:: Action item ::
Please repeat the listing below exactly, but do not include its pictures.
___ Input data
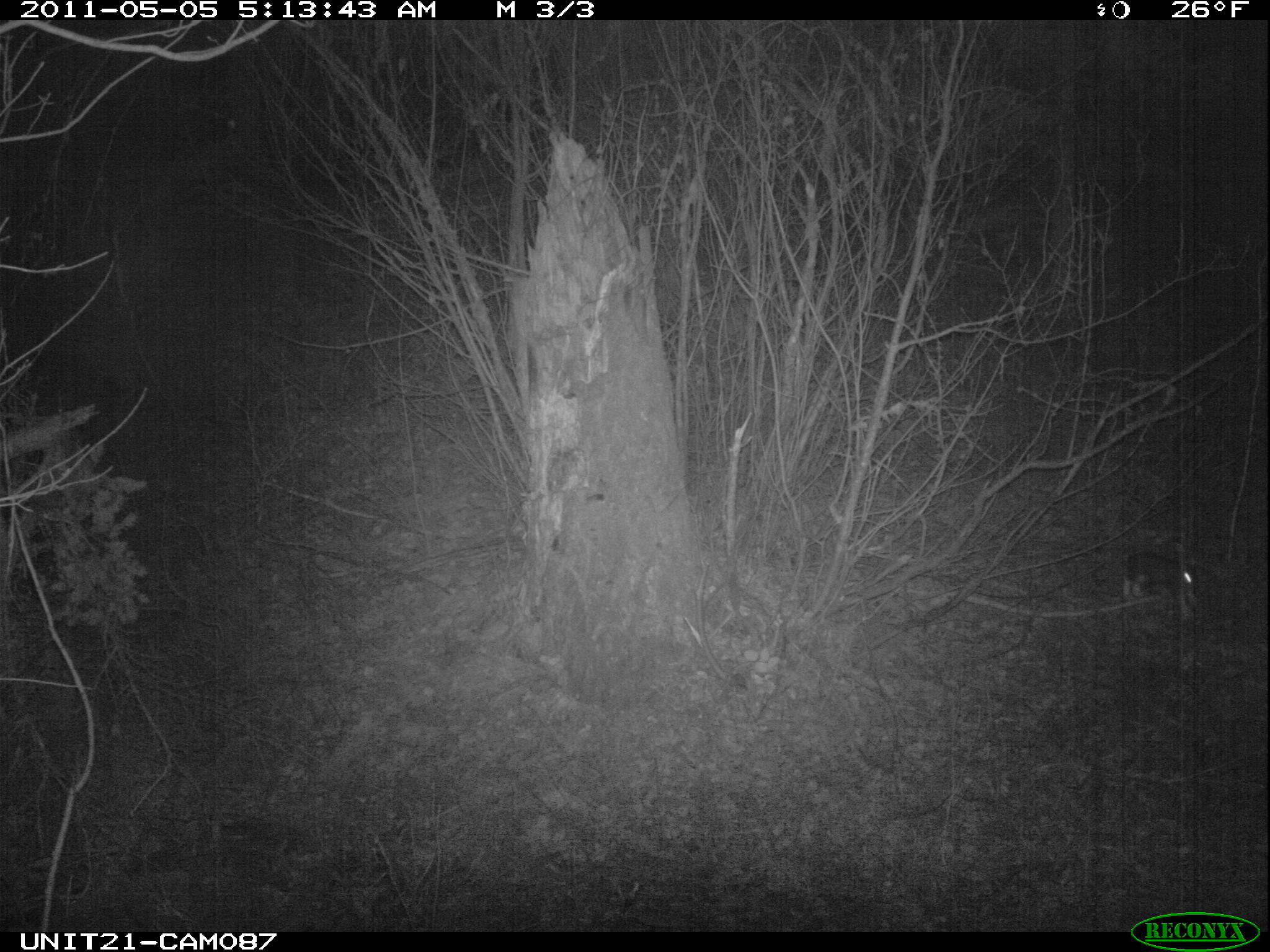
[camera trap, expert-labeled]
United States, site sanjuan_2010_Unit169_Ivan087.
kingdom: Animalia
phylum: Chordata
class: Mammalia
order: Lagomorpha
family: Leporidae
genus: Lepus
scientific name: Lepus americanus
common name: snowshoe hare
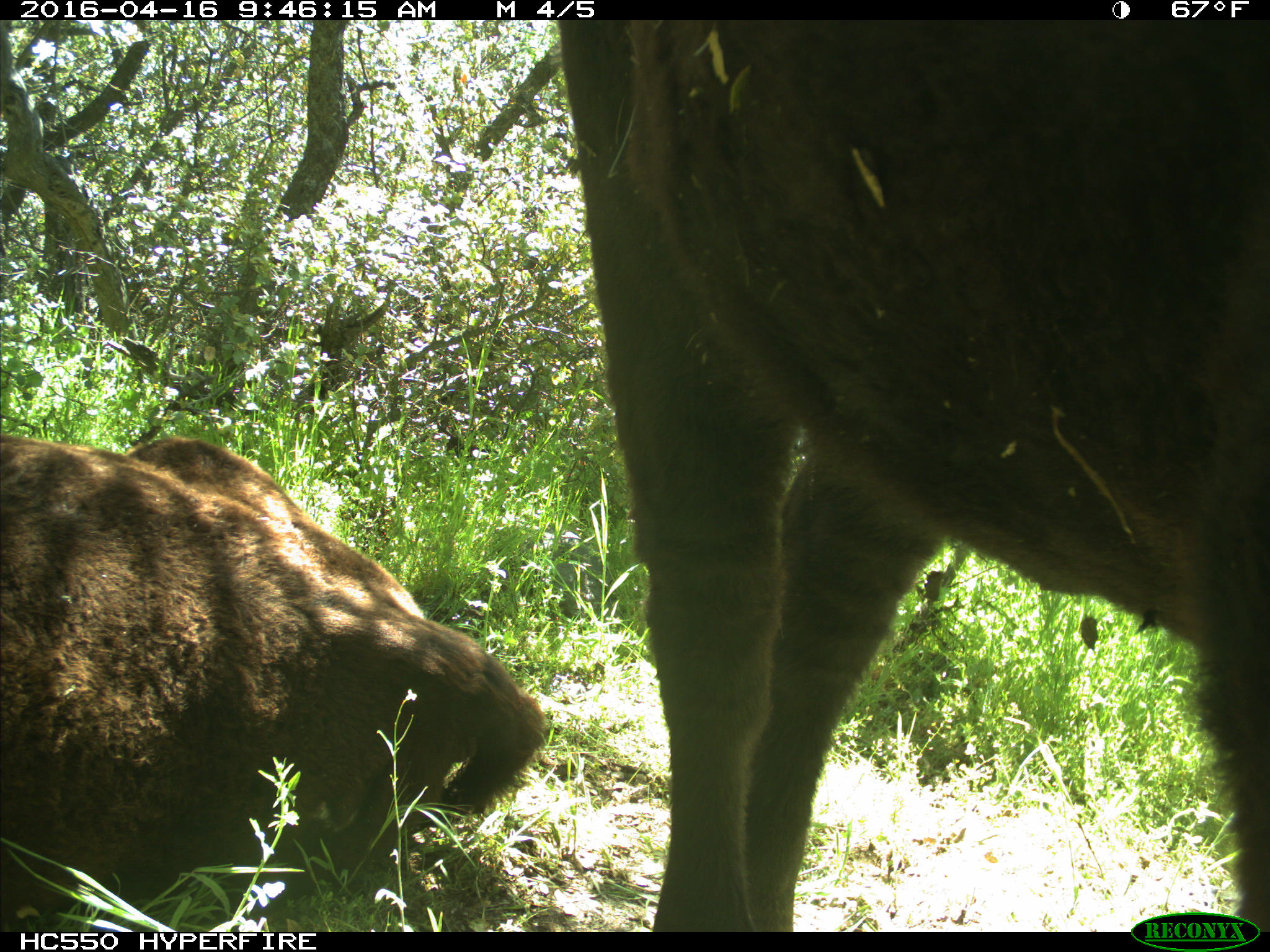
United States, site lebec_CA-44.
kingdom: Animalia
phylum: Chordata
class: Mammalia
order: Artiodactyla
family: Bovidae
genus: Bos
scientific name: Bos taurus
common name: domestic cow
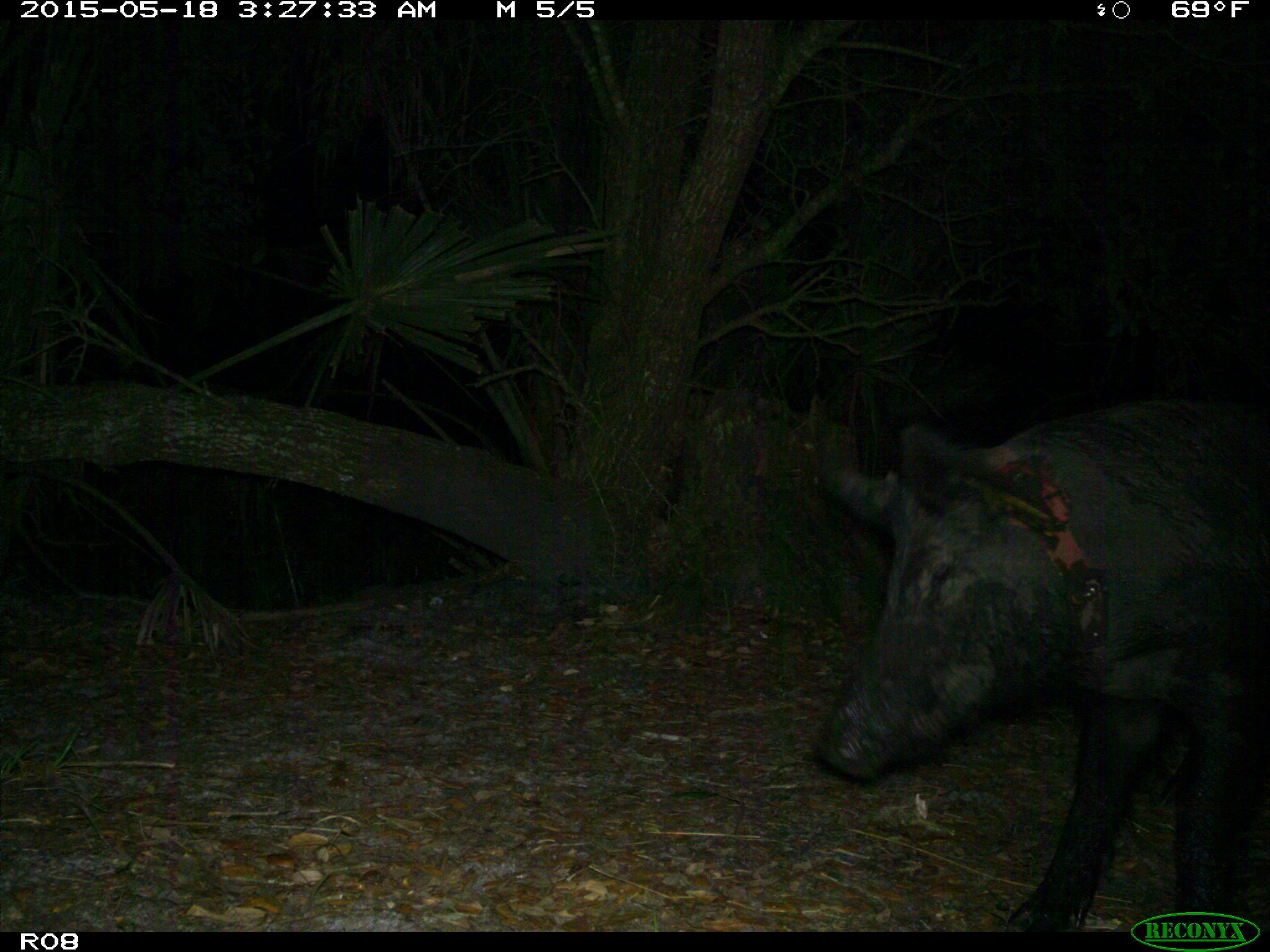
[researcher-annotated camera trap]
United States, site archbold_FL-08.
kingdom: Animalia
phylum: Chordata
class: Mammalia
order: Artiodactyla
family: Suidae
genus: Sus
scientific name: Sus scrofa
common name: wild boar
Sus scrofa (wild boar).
______
:: Your response ::
[camera trap, expert-labeled]
United States, site sanjuan_2010_Unit169_Ivan087.
kingdom: Animalia
phylum: Chordata
class: Mammalia
order: Lagomorpha
family: Leporidae
genus: Lepus
scientific name: Lepus americanus
common name: snowshoe hare
United States, site lebec_CA-44.
kingdom: Animalia
phylum: Chordata
class: Mammalia
order: Artiodactyla
family: Bovidae
genus: Bos
scientific name: Bos taurus
common name: domestic cow
[researcher-annotated camera trap]
United States, site archbold_FL-08.
kingdom: Animalia
phylum: Chordata
class: Mammalia
order: Artiodactyla
family: Suidae
genus: Sus
scientific name: Sus scrofa
common name: wild boar
Sus scrofa (wild boar).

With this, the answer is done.